E ancora, secondo la procura di Caltanissetta, Natoli non aveva aperto alcuna indagine nei confronti degli imprenditori Luciano Laghi e Claudio Scarafia, “sebbene i due fossero risultati a completa disposizione di Bonura e dei suoi familiari” e avrebbe chiesto l’archiviazione del procedimento “senza curarsi di effettuare ulteriori approfondimenti e senza acquisire il materiale concernente le indagini effettuate dalla Procura della Repubblica di Massa Carrara”. Infine, scrive ancora la procura di Caltanissetta, “per occultare ogni traccia del rilevante esito delle intercettazioni telefoniche, avrebbe disposto la smagnetizzazione delle bobine e la distruzione dei brogliacci“. In realtà, come ha sostenuto Natoli, all’epoca la smagnetizzazione dei nastri. “All’epoca la smagnetizzazione delle bobine era una prassi della Procura, richiesta dal ministero per motivi economici“, aveva detto il magistrato al Fatto. Spiegando anche che in realtà quei nastri non furono effettivamente distrutti ma rimasero in archivio. “Mi permetta di dire che se avessi voluto proteggere i Buscemi mi sarei quantomeno assicurato che la smagnetizzazione fosse portata a termine”, aveva aggiunto l’ex magistrato, che aveva ripetuto tutti questi concetti anche davanti alla Commissione Antimafia.

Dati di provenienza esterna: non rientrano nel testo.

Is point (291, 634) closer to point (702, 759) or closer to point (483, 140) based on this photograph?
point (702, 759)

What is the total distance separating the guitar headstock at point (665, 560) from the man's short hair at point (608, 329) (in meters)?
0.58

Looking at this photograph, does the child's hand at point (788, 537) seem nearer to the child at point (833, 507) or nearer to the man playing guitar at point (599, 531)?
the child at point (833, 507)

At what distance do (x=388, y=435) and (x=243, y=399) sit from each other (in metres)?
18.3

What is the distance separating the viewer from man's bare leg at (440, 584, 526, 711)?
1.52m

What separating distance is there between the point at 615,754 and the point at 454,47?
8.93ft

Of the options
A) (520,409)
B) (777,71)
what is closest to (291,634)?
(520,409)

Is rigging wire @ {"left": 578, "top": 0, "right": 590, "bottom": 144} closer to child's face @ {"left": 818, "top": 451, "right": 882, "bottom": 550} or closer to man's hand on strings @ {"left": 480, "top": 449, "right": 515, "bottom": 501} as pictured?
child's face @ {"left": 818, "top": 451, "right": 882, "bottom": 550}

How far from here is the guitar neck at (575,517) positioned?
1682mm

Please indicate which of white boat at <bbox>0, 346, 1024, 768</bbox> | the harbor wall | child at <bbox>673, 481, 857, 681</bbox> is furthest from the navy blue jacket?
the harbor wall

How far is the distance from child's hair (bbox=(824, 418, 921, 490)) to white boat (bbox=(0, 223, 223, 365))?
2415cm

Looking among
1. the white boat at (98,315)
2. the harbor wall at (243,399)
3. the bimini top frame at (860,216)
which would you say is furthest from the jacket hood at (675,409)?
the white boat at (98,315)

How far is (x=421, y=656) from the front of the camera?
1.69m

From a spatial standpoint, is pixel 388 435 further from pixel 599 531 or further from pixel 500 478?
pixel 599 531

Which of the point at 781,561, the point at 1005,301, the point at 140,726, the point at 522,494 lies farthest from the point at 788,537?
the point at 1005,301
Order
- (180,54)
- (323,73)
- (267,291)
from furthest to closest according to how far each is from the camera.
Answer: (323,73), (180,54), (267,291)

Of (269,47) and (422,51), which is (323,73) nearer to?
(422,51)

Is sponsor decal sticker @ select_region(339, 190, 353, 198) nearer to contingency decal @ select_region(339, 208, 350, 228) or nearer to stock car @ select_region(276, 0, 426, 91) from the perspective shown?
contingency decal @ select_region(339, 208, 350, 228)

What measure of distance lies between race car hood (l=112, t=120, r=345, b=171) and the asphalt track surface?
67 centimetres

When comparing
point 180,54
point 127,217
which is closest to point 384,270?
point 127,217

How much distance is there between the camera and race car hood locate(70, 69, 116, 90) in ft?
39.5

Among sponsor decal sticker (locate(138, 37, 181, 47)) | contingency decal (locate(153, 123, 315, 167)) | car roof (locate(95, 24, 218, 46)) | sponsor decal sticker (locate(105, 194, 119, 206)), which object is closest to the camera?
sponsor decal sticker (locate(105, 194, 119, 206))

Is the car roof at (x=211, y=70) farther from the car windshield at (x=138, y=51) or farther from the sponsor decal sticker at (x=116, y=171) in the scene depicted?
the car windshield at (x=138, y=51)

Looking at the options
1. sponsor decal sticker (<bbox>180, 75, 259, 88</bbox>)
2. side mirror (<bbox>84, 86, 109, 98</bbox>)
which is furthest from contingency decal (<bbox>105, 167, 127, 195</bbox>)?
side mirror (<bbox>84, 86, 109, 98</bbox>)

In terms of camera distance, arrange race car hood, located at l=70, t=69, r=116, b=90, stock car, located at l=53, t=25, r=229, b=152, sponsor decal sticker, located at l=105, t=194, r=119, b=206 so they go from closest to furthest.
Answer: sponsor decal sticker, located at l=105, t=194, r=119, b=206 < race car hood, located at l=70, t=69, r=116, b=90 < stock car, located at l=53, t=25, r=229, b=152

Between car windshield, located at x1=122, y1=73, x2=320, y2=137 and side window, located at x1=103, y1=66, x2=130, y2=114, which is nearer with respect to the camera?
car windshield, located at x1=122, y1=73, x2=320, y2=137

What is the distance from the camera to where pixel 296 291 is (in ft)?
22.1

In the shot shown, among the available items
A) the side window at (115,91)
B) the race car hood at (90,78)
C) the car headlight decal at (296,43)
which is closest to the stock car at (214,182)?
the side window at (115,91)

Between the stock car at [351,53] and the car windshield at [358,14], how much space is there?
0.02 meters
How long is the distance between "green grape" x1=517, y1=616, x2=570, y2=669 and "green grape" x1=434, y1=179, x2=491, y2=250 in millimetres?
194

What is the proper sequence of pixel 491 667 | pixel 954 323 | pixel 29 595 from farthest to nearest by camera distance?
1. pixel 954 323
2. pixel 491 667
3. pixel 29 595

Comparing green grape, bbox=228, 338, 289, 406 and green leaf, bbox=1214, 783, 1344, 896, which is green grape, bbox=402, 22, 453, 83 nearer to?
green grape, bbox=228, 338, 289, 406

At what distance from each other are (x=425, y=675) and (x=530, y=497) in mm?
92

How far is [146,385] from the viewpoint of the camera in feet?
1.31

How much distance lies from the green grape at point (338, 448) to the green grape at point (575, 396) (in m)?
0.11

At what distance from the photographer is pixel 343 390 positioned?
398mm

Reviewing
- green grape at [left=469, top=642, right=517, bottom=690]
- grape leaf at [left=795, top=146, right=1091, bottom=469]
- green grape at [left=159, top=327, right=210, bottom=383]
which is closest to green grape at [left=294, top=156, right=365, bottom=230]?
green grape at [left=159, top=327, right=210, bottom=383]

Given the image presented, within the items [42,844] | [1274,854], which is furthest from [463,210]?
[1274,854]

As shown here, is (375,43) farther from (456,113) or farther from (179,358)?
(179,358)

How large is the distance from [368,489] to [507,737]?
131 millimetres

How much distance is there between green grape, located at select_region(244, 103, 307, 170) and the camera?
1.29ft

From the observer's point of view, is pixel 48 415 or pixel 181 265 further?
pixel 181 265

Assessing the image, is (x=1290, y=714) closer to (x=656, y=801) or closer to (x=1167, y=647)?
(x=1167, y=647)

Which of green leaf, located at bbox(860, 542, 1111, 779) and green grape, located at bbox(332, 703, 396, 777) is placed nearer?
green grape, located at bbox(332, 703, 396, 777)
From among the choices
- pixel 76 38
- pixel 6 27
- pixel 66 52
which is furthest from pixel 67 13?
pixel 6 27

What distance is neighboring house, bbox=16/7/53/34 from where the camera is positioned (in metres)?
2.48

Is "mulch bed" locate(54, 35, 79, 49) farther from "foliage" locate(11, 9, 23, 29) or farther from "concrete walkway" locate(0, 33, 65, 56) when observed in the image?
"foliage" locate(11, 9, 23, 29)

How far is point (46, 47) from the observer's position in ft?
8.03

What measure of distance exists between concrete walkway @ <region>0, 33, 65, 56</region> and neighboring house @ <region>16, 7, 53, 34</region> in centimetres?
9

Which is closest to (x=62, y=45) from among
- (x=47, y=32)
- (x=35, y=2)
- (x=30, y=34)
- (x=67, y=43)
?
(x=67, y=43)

Secondo la procura di Caltanissetta, tra l’altro, i reati addebitati a Natoli sarebbero stati commessi con l’aggravante di aver favorito Cosa nostra ” con riferimento agli interessi della stessa nel settore dell’aggiudicazione degli appalti (operazione gestita unitamente al mondo imprenditoriale e a quello della politica)”. Un riferimento che sembra collegare l’indagine archiviata da Natoli nel giugno del 1992 al fascicolo Mafia e appalti, quello che secondo il Ros dei Carabinieri e lo stesso avvocato Trizzino sarebbe il movente segreto della strage di via d’Amelio. In realtà, però, l’indagine collegata aperta a Palermo (il fascicolo principale rimase sempre alla procura di Massa Carrara, prima di essere spostato a Lucca per competeneza) non si occupava di appalti, ma delle infiltrazioni mafiose nelle cave del marmo. Diversa è invece la storia del dossier del Ros dei Carabinieri, consegnato alla procura di Palermo il 16 febbraio 1991. In quel corposo volume, tra l’altro, comparivano varie schede di personaggi ritenuti interessanti sotto il profilo investigativo dagli uomini dell’Arma. A parte quello di Buscemi, però tra quei non compariva nessuno dei nomi degli imprenditori che oggi Natoli è accusato di aver protetto.